- Quoted text:
The process diary of film director Glendyn Ivin

THE LOOK AND THE FEEL

Glendyn Ivin

Nice article over on the Digital Pictures website with me and cinematographer John Brawley talking about 'the look' of Puberty Blues. People get obsessed with 'the look' of things, but a lot of the time I think and hope they are talking about 'the feel'. I do love the way Puberty Blues looks, but I'm much more happy with the way it feels. 'JB' is not only a great DOP, he has over the time we have spent shooting 'Puberty' and other things become a good friend. He is a true and valued collaborator and someone who as a director you want and need at your side while fighting the daily battles of film production.

JB with boom swinger Mark Van Kool and cheeky Ashleigh Cummings poking her head in!

Duende

Glendyn Ivin

Last week I was in New Zealand casting for a commercial. I met a 17 year old girl who had the word 'Duende' freshly tattooed on her arm. Later, I googled the word and found it's meaning fascinating. A wonderful word which goes some way towards describing the indescribable. The elusive, beautiful darkness we are drawn to in music and film and all art in general. I never knew it even had a word to describe it.

- Supplied material:
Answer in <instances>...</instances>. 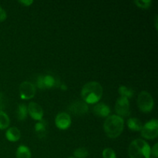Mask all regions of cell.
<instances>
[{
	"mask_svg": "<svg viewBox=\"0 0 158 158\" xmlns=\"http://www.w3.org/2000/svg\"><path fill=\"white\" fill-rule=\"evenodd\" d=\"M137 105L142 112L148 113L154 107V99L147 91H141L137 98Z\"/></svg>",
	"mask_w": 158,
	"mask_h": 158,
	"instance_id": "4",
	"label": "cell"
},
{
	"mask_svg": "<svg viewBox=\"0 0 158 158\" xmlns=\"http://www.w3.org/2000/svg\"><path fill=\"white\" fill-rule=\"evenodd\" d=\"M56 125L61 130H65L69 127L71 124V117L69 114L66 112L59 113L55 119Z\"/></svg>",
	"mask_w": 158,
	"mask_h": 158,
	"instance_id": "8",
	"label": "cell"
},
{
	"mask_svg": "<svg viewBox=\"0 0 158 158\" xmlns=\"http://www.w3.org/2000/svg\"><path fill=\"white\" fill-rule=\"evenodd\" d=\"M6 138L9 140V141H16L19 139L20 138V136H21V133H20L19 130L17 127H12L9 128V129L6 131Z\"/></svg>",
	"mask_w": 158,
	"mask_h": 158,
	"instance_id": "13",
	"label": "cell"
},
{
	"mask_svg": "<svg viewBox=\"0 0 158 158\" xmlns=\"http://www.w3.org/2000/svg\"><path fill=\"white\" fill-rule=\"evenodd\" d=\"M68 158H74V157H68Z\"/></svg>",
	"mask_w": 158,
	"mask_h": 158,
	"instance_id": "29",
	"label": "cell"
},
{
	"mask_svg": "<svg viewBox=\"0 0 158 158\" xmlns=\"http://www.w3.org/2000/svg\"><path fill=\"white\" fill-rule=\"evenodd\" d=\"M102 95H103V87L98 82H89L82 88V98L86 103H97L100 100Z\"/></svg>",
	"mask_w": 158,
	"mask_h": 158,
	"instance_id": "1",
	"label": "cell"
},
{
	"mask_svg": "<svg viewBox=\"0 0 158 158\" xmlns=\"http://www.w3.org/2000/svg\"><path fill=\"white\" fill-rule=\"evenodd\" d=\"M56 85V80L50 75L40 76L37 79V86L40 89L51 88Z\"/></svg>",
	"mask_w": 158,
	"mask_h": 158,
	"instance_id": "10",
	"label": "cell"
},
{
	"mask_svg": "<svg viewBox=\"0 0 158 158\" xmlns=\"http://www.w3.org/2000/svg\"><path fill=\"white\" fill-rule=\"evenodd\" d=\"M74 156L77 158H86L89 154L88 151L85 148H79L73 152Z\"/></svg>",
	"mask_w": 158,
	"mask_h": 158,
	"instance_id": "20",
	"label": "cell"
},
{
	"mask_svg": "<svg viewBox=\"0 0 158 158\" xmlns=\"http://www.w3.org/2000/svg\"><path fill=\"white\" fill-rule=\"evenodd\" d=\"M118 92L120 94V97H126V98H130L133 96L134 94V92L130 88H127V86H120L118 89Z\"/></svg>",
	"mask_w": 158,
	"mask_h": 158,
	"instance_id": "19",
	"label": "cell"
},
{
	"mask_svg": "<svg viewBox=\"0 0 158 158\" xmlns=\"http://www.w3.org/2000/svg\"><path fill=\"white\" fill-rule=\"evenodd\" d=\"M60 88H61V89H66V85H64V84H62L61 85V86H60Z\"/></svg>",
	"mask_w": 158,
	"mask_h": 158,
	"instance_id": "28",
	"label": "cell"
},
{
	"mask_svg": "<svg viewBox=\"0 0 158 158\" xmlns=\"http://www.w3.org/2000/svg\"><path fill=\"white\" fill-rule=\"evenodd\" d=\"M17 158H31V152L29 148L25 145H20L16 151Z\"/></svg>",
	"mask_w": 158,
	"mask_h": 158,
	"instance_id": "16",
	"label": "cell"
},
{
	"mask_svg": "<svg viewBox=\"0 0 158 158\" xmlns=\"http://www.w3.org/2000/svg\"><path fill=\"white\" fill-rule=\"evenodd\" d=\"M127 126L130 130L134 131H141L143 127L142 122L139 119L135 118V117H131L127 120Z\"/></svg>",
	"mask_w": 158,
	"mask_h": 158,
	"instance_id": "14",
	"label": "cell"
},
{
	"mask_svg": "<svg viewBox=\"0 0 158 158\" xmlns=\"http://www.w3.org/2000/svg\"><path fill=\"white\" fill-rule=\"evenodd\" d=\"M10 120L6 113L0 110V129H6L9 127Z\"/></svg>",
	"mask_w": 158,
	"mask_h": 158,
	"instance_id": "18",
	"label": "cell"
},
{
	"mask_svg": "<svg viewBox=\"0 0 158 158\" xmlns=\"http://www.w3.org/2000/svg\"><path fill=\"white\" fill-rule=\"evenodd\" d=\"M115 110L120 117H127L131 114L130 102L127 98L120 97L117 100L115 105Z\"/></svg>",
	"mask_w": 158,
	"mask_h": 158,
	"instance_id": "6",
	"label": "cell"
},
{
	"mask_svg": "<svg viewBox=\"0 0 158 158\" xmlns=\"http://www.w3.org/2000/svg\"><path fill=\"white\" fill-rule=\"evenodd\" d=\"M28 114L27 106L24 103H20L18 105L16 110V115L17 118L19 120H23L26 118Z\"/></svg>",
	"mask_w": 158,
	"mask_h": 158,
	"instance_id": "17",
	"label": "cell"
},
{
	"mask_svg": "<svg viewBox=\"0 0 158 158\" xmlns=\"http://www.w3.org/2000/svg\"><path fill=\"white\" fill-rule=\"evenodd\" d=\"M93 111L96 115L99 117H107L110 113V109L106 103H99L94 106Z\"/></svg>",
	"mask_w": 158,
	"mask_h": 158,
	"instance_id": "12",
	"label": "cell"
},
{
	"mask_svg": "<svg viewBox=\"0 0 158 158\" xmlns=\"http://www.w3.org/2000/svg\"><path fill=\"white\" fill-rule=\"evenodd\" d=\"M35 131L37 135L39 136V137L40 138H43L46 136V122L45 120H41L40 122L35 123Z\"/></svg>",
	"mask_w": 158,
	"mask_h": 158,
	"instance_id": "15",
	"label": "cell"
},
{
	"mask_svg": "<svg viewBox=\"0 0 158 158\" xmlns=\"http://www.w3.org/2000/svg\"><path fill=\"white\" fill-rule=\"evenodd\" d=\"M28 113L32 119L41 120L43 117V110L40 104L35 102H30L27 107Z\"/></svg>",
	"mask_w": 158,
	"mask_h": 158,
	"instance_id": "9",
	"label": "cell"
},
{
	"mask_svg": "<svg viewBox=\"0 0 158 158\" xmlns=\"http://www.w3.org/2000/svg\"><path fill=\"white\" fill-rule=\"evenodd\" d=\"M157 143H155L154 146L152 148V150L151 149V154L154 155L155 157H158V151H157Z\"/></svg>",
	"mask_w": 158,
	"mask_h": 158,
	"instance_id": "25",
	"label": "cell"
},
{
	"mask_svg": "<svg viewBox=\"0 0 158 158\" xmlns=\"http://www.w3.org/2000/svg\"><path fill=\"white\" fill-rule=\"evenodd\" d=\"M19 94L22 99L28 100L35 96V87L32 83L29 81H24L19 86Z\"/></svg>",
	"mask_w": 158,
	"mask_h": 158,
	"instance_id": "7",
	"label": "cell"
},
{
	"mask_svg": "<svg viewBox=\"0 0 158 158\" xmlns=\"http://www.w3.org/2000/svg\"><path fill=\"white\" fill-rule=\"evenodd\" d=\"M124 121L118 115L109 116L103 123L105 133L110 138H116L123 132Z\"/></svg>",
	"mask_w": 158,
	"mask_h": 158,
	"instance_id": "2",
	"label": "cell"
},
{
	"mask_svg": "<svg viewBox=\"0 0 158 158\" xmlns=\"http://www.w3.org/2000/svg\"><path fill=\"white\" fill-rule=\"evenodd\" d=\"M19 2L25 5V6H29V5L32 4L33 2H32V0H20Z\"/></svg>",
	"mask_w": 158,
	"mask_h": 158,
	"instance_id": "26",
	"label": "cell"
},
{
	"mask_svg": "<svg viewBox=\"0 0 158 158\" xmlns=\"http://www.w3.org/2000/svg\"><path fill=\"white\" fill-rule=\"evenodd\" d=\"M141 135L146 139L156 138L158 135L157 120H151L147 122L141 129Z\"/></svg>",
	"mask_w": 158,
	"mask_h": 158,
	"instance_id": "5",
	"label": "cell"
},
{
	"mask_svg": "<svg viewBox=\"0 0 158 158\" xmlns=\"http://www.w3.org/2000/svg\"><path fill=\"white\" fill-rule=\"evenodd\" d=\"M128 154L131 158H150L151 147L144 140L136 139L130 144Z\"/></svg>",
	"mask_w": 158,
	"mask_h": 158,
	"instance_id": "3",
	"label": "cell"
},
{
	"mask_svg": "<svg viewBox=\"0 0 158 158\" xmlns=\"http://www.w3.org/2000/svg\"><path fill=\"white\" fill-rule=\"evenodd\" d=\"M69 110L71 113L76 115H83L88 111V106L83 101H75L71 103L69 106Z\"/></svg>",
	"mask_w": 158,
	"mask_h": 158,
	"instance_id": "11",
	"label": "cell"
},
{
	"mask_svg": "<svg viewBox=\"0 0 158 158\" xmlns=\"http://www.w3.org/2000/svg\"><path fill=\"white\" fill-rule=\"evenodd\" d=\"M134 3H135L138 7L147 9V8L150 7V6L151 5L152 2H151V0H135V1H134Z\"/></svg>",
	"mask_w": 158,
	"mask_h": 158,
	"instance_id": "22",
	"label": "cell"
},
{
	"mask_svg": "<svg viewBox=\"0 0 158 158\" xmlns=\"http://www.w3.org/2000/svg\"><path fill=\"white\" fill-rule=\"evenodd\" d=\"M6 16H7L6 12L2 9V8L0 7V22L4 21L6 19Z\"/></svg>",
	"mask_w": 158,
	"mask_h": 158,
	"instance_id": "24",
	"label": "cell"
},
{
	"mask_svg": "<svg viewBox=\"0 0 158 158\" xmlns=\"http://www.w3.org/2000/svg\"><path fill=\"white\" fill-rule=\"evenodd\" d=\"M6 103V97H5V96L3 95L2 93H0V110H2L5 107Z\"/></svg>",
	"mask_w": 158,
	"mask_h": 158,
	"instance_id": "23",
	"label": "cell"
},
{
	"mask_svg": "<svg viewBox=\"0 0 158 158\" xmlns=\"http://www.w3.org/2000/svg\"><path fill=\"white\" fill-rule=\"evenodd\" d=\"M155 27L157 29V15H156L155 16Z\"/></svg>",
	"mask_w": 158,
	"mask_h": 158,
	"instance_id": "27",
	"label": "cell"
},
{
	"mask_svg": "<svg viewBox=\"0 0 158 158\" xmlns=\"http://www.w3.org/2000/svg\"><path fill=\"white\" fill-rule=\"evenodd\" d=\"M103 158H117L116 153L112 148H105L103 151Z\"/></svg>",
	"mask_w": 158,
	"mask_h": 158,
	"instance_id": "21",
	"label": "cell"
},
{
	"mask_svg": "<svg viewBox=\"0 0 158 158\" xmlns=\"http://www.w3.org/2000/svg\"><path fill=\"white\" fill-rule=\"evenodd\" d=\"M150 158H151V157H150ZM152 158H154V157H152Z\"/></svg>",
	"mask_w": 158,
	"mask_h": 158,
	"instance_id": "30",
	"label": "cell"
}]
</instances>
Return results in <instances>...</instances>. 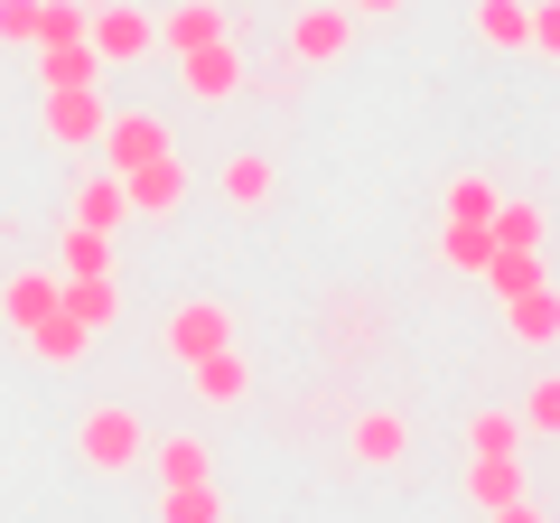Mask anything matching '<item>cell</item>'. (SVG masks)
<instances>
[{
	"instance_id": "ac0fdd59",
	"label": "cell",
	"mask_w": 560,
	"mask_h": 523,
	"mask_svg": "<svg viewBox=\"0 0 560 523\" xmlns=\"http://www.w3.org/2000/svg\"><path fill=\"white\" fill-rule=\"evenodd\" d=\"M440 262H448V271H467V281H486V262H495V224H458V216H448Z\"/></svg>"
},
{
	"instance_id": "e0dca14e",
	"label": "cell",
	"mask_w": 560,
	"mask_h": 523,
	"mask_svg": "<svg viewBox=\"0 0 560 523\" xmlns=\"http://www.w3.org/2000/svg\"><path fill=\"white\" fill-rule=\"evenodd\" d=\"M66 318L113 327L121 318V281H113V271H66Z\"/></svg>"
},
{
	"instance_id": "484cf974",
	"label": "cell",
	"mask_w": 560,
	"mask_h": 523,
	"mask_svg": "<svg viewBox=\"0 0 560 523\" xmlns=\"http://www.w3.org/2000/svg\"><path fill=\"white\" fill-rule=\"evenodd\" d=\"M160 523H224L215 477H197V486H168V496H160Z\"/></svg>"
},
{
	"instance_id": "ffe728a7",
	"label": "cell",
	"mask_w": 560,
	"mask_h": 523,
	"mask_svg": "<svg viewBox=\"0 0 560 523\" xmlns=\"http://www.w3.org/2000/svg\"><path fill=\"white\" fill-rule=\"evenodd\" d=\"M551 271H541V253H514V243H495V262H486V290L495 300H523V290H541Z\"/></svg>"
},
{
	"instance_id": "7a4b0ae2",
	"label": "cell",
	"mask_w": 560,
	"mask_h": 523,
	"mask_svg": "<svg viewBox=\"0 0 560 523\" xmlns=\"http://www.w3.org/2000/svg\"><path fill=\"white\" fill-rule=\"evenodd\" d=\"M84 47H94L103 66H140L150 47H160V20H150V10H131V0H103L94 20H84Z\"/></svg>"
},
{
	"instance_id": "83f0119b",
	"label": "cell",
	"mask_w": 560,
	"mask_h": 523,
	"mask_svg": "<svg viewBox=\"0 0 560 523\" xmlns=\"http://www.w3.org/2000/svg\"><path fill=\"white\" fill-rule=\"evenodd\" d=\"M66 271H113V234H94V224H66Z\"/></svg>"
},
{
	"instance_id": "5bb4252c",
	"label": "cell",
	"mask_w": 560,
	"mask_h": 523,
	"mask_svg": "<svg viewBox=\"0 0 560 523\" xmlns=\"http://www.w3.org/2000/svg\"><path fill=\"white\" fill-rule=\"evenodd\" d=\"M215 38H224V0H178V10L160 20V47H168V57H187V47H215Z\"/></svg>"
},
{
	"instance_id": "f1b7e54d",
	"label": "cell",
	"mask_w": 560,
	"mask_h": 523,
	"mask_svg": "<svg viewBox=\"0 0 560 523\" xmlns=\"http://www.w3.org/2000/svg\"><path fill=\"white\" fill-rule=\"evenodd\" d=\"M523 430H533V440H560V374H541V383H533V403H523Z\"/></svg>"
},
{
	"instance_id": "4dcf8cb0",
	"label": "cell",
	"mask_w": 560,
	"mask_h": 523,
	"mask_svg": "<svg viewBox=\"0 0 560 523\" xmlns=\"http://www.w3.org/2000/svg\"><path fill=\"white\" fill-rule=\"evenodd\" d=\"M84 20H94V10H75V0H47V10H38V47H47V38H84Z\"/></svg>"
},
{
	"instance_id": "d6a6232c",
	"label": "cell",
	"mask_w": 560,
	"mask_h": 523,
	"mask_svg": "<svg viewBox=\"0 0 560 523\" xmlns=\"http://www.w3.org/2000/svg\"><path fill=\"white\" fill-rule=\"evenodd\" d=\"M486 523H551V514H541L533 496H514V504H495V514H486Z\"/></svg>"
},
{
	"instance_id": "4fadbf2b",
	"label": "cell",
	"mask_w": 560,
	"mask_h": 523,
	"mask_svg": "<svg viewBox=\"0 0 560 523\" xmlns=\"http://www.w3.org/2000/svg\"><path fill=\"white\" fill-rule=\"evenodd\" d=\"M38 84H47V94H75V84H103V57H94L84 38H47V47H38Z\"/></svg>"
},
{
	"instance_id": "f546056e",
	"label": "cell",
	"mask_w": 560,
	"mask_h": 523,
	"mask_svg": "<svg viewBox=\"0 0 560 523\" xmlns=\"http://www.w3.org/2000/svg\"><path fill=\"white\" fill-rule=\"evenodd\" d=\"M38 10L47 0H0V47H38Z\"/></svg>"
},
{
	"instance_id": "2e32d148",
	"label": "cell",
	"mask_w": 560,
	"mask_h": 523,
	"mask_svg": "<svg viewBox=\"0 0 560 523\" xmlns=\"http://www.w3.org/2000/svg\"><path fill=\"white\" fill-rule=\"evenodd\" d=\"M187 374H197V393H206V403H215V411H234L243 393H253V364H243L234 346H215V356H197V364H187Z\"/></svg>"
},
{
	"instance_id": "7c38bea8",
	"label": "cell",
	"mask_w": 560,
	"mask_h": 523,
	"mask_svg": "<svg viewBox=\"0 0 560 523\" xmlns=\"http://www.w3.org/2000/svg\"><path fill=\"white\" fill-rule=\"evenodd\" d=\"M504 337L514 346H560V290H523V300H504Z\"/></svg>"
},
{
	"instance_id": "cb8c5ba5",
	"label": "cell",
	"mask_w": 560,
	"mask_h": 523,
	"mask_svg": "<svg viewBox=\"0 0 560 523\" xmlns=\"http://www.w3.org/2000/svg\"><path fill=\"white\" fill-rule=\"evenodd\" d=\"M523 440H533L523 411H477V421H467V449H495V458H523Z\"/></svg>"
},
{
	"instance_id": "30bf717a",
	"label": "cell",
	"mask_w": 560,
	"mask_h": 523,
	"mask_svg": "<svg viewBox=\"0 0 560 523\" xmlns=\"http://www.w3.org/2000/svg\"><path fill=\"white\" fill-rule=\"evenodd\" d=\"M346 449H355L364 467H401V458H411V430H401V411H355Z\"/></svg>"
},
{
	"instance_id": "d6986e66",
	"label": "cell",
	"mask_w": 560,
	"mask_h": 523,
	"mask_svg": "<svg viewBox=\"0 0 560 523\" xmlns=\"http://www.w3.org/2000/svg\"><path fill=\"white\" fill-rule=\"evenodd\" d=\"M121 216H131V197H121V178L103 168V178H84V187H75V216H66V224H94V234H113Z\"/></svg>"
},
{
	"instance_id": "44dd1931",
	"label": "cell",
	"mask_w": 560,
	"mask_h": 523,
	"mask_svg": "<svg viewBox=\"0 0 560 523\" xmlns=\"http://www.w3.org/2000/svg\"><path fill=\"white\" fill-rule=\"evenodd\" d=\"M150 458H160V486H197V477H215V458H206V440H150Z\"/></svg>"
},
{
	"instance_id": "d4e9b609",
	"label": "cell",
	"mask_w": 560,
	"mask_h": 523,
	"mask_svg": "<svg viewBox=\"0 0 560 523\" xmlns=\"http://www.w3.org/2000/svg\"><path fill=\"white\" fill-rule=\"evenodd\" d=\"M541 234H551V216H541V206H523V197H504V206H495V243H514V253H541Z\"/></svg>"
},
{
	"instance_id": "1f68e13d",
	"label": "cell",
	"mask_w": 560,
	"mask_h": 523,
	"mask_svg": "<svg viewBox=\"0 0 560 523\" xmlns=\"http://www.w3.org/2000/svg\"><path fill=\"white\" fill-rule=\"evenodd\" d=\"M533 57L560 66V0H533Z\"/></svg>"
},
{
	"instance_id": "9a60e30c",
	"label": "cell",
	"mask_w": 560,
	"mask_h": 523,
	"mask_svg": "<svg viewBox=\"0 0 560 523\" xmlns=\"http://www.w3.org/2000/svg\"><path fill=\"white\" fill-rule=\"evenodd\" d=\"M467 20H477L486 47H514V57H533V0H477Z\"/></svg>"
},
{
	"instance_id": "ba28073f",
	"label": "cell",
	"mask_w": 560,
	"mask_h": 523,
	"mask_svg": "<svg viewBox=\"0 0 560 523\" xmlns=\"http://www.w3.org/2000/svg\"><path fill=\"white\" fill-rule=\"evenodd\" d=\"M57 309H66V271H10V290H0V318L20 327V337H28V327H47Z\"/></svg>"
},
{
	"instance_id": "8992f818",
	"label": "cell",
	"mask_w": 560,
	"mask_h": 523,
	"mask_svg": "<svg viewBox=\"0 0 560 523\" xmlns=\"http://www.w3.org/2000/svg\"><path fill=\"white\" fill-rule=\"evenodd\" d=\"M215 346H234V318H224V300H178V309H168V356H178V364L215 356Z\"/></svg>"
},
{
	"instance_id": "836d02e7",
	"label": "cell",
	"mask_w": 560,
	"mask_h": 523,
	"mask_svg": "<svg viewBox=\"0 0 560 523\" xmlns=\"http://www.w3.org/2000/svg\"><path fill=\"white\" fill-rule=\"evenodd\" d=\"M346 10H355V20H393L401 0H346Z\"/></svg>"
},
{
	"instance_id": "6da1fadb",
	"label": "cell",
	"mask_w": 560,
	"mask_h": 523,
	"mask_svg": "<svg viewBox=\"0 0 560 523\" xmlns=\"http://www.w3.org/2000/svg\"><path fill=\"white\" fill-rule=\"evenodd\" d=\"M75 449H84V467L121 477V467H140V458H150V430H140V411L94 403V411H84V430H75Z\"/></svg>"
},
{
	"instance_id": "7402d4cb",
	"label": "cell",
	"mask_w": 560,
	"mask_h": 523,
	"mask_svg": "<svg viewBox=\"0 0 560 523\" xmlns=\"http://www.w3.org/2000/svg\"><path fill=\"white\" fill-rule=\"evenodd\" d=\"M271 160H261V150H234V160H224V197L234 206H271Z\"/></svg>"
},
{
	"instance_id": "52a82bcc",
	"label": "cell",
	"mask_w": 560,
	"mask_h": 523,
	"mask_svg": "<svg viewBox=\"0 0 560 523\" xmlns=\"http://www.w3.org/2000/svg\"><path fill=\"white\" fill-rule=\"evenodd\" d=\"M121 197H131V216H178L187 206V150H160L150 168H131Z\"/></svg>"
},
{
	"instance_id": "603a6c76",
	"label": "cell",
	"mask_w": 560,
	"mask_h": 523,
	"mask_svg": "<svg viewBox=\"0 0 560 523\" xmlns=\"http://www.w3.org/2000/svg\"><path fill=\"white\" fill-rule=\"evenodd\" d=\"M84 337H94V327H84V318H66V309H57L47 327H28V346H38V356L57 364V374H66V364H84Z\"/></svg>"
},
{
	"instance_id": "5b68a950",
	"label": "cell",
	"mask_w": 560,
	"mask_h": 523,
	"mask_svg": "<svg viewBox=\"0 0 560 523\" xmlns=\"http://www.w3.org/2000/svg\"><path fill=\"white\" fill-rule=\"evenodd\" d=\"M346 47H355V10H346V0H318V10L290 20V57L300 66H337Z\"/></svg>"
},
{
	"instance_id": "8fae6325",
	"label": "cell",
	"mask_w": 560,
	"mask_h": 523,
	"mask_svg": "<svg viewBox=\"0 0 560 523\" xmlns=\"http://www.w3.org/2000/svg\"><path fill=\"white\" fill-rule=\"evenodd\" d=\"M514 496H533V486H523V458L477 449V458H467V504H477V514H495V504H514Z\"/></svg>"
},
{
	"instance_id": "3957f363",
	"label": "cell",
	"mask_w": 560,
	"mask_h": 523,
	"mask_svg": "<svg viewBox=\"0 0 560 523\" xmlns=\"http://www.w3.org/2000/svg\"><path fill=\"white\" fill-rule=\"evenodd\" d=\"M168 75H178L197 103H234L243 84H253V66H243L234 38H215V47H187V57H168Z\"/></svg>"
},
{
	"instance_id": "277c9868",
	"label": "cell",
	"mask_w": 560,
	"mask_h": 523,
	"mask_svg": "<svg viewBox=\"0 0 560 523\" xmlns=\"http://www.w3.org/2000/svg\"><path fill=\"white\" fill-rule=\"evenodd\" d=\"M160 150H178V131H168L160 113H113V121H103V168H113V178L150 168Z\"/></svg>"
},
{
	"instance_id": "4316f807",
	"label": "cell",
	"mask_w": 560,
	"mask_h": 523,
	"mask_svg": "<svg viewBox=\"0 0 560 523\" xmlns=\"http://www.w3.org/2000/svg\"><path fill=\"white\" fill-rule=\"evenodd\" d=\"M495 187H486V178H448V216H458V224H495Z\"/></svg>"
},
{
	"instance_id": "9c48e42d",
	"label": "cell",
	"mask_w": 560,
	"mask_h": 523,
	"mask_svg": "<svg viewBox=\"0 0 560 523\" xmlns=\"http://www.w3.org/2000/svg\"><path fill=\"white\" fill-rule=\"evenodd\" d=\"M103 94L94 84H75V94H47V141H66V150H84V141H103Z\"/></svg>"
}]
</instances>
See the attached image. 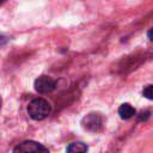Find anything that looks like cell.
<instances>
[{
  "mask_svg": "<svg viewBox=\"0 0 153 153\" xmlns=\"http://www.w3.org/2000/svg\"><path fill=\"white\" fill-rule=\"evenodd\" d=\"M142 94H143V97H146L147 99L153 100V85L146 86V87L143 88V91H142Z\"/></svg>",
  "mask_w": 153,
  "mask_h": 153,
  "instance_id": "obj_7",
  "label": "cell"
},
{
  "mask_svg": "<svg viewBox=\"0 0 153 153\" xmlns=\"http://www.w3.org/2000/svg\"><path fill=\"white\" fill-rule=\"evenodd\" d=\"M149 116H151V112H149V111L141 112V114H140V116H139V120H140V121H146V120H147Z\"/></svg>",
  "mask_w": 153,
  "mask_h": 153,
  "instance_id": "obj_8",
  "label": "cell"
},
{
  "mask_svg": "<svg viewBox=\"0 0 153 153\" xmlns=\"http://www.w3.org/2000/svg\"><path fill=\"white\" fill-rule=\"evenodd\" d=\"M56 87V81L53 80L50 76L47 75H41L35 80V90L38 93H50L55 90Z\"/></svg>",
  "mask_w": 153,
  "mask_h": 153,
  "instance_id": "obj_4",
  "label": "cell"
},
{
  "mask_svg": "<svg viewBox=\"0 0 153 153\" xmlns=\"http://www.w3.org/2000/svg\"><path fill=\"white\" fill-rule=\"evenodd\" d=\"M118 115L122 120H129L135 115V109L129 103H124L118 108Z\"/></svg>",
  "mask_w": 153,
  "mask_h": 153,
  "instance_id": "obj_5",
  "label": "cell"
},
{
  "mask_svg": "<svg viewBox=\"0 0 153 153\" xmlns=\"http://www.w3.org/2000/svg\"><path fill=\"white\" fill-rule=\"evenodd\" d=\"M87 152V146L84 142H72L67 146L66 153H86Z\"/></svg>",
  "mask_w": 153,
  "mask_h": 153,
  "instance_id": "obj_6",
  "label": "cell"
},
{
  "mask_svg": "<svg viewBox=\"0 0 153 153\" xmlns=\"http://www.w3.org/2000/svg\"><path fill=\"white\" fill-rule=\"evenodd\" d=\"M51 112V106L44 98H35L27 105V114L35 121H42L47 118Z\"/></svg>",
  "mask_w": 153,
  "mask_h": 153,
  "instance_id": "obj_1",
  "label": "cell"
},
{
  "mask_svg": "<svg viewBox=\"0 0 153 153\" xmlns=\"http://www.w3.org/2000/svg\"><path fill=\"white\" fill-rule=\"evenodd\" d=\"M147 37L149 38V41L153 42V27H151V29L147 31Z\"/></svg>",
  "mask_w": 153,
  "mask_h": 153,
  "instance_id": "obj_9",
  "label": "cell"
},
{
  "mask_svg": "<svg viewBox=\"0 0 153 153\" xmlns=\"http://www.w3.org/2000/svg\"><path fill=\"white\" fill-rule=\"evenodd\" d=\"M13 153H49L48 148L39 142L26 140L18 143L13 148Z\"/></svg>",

- Problems to solve:
[a] Answer these questions about the process diary, one per line:
(i) On which website is the article about 'the look' of Puberty Blues?
(ii) Who is named as the boom swinger?
(iii) What word had the 17 year old girl freshly tattooed on her arm?
[b] Reproduce the part of the process diary starting at "THE LOOK AND" and ending at "her head in!".

- Responses by task:
[a]
(i) Digital Pictures
(ii) Mark Van Kool
(iii) Duende

[b]
THE LOOK AND THE FEEL

Glendyn Ivin

Nice article over on the Digital Pictures website with me and cinematographer John Brawley talking about 'the look' of Puberty Blues. People get obsessed with 'the look' of things, but a lot of the time I think and hope they are talking about 'the feel'. I do love the way Puberty Blues looks, but I'm much more happy with the way it feels. 'JB' is not only a great DOP, he has over the time we have spent shooting 'Puberty' and other things become a good friend. He is a true and valued collaborator and someone who as a director you want and need at your side while fighting the daily battles of film production.

JB with boom swinger Mark Van Kool and cheeky Ashleigh Cummings poking her head in!